### Instructions for the task:
Write only the number of lines in the data that contain the word "species".

### Stored data:
====
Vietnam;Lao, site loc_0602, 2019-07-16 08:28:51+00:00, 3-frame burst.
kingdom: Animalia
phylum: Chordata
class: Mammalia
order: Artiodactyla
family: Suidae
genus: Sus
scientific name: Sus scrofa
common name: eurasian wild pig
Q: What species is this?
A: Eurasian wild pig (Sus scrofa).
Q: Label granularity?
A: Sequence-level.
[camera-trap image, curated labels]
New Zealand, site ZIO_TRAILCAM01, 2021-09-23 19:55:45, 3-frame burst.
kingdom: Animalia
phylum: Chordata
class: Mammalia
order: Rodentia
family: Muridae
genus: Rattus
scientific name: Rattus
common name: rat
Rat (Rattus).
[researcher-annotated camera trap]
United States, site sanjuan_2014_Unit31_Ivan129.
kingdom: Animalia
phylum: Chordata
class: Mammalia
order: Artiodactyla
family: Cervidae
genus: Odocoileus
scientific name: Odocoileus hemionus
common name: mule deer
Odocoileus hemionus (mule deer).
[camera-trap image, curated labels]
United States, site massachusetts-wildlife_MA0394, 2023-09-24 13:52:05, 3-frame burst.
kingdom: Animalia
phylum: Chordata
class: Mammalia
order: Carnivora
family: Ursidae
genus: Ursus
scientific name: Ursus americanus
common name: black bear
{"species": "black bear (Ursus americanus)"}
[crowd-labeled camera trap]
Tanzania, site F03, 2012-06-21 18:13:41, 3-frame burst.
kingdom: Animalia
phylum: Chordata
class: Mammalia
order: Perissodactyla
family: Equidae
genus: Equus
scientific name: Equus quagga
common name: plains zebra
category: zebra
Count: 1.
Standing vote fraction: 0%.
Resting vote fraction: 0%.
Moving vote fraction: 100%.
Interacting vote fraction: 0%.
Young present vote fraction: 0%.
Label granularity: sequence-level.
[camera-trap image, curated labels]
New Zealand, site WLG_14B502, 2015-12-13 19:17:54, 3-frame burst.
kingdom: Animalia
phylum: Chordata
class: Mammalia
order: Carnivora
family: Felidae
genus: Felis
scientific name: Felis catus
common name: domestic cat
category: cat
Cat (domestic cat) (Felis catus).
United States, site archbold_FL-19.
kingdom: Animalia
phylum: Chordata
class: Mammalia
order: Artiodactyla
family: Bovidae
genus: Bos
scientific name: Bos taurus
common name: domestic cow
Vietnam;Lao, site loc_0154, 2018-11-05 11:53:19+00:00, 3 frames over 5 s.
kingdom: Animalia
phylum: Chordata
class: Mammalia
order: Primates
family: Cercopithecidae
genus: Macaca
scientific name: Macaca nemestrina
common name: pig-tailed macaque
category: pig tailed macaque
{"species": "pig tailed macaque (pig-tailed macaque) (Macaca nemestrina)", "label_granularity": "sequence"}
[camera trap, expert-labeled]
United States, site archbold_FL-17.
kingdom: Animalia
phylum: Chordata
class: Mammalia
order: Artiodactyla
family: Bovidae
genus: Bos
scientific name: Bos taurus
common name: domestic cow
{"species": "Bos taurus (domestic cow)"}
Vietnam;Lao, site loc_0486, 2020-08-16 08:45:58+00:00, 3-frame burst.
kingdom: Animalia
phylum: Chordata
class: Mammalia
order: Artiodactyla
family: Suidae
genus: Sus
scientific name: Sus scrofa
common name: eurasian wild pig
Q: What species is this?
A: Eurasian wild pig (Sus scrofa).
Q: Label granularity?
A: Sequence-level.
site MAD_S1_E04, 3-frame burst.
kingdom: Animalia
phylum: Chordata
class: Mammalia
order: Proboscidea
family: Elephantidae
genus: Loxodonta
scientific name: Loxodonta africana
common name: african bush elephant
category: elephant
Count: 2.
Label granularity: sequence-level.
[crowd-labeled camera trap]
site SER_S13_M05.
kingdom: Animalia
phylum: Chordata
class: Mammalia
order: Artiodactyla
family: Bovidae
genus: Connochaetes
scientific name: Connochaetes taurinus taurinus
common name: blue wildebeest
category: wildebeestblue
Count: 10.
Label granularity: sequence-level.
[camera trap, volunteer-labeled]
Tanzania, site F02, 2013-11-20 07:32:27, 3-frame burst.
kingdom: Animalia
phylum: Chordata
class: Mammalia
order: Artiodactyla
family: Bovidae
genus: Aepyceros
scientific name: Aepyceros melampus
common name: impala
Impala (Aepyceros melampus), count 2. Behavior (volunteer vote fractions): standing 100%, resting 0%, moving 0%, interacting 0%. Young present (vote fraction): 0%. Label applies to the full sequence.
====
### Answer below:
5